Некоторое время молча сидел в кресле с весьма озабоченным видом, но вдруг,
точно на него снизошло откровение, вскочил и кинулся в ванную.
Все с вялым интересом следили за тем, что будет. Из ванной Люсин
вернулся со стаканом для полоскания, который он бережно нес на собственном
носовом платке. Поставив стакан на стол и осторожно вытянув из-под него
платок, Люсин стрельнул глазами по комнате и подхватил стакан для питья и
крышку графина. Все эти нехитрые изделия Гусь-Хрустального завода он уложил
в коробки с ватой, которые извлек из портфеля.
Эта работа далась ему, по-видимому, не так-то легко - затылок его
побагровел, а розово-лиловые пятна на носу обозначились ярче. Уложив коробки
в портфель, Люсин употребил платок по назначению. Покашлял в него и отер
себе лоб и затылок.
- Эту папку я забираю до конца расследования, - сказал он чиновнику. -
А остальные вещички можно сдать пока в камеру хранения. Давайте составим
опись.
Изнывавший от скуки чиновник на секунду оживился и робко спросил:
- Может, перепишем одну только папку? Ведь остальные вещи будут в
камере хранения.
Мысль эта показалась Люсину довольно здравой. Он подумал с минуту и,
как бы извиняясь, развел руками:
- К сожалению, таков порядок... Но мы быстро с этим справимся. Вроде бы
я все помню, потом проверим, не упустил ли чего.

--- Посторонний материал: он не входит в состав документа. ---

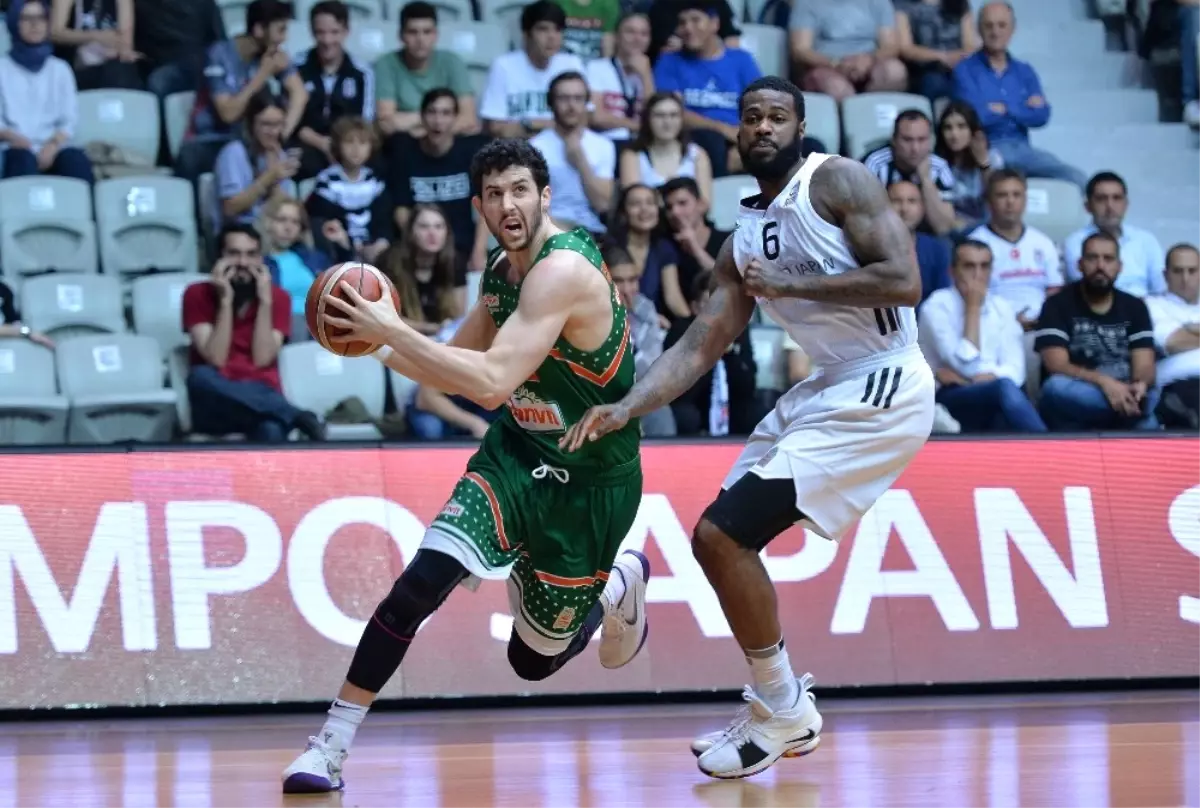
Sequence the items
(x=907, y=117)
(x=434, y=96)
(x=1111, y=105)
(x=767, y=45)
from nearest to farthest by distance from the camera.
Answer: (x=434, y=96), (x=907, y=117), (x=767, y=45), (x=1111, y=105)

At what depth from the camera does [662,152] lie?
→ 10.9 meters

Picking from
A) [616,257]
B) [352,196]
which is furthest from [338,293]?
[352,196]

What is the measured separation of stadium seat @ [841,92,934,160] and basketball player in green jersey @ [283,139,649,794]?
624cm

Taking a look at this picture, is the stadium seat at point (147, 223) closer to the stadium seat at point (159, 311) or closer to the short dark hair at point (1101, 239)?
the stadium seat at point (159, 311)

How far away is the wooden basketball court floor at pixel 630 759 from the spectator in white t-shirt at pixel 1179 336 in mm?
2356

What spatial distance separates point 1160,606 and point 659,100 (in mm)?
4482

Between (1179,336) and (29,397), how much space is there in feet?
21.8

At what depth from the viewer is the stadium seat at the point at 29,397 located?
927 cm

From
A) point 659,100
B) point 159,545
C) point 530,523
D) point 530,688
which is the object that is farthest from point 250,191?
point 530,523

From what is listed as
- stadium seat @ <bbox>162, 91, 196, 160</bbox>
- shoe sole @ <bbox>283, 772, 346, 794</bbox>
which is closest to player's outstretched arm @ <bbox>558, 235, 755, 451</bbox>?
shoe sole @ <bbox>283, 772, 346, 794</bbox>

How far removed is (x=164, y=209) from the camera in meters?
10.7

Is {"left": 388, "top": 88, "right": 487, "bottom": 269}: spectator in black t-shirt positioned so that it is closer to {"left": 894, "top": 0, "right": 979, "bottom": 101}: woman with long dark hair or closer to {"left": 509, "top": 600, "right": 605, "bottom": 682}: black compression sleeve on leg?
{"left": 894, "top": 0, "right": 979, "bottom": 101}: woman with long dark hair

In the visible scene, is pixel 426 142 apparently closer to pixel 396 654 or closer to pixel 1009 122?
pixel 1009 122

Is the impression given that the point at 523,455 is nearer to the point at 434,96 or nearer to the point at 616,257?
the point at 616,257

Он достал из портфеля портативную машинку "Колибри", заправил в нее три
экземпляра и принялся бодро отстукивать опись. Но, дойдя до "Сигар гаванских
("Корона коронас") - 2 ящ.", он перестал вдруг печатать, поднялся и вновь
полез в чемодан. Достав эти самые "2 ящ.", он быстро раскрыл их один за
другим перочинным ножом. В первом ящике действительно, как снаряды, были
уложены длинные алюминиевые футляры с великолепными, золотисто-серого цвета
сигарами. Зато второй ящичек вместо тривиальных сигар порадовал хорошенькой
иконкой. Была она на гнутой доске и выглядела весьма старой, хотя краски,
слегка, правда, облупившиеся, сверкали удивительно свежо. Фон иконы был
светлый, как вечереющее тепло-латунное небо. Три синие фигуры с крыльями и
золотистыми нимбами вокруг голов сидели за овальным столом, уставленным
одними только чашами. В руках небожителей были длинные тонкие копья. Складки
их синих хитонов были очерчены схематично и резко.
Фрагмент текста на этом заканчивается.